When I bought my first digital camera it was not a professional one but one I could afford, and one that was was highly reviewed on DPreview, (that’s an interesting document in digital camera history, my own review/alt.manual is here)). It was a Sony Mavica MVCD-1000. It recorded on mini-CD’s, at 2.1 megapixels  and it made collating the country life around me easier (than my Pentax Spotmatic 35mm-send-to-fast-photolab-pickup-after-work-scan-prints-for-website routine). Those screen images were going to be used small in deference to page load speed on slow modems, the backlit colours were bright, the blacks black. And I could control the output in Microsoft Image Composer (which came with Frontpage 98, I think).

It took me a year to realise that the 1600 x 1200 pixel images at screen resolution were a crappy way for a photographer to store his life, but it was the perfect note taking tool. Just one lens, a very long zoom, it could record stills with audio and even low resolution Mpeg movies when you needed it (although my parallel video recording of my life was moving higher and higher in camera quality). If there were moments of low-fi artistry captured, terrific!

Country menu Before I started my website Another Country Diary I made a few pages to show to friends when they asked what my life was like in a country town, while I worked in Canberra and Sydney.

There’s a menu for those few pages here.
Some of the images show why I eventually moved to Photoshop (3!) when I tried to compress them too much in Image Composer, but they’re all stored away and annotated in Lightroom so I could replace them. But the need was for pure storytelling so it’s hard to bother just yet. They do look good on HD video so that’s an option I’m exploring.

I liked this picture of me from one page (there are more images of me on this web archive than I knew I had, being that I’m behind the camera mostly. It’s not vanity, and it does accurately document the face of an ageing man).

I wrote this…”My daughter Aurore came up from Melbourne and she came with me to Sydney (for a Sitmar website meeting) and we spent some time at the movies (we both liked Princess Mononoke) and did some shopping for her clothes. Out in the garden I broke off a rose thorn and stuck it on my nose with spit. It was a country kid thing that she’d never seen or ever realised that the thorns came off. She suggested a dinosaur row of them and took my picture. We get close then she’s gone again.”
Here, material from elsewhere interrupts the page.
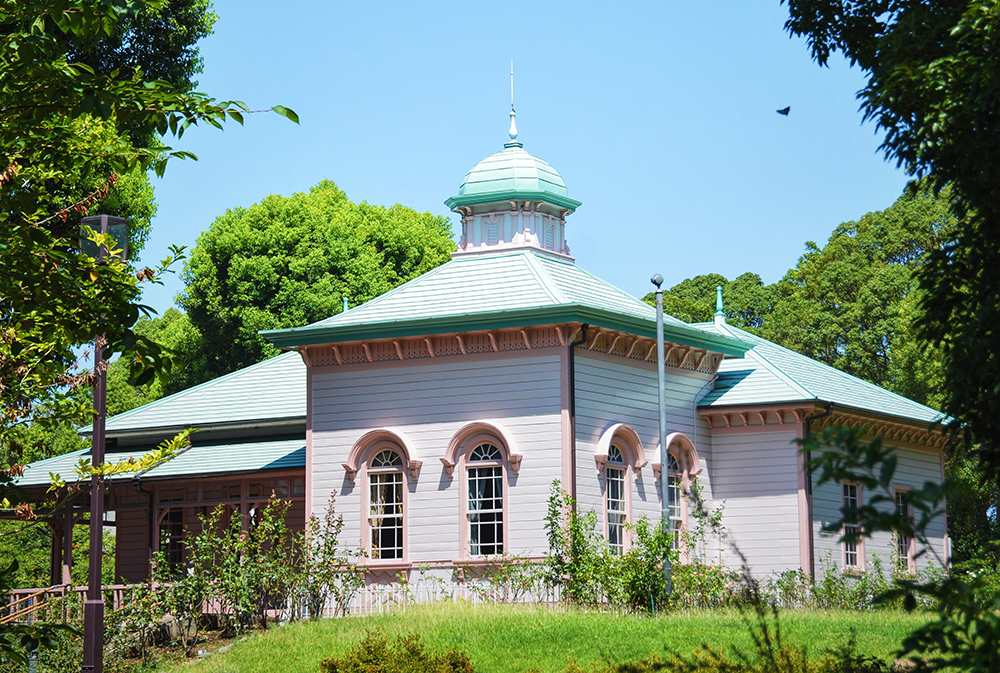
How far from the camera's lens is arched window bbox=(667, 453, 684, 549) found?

Aurore moved to Melbourne to live with her mum when she had to go to High School. It would have been a school bus into Queanbeyan or Canberra each day if she had stayed, and some of her primary school friends were going off, as country girls do, to boarding school.

The feature image is Lake George during the ten years of drought, looking back toward Bungendore from Collector. A place where sheep and cows could safely graze. It was taken with a later camera, probably one of my Canon’s that marched in increasing quality up to a 5D mark3.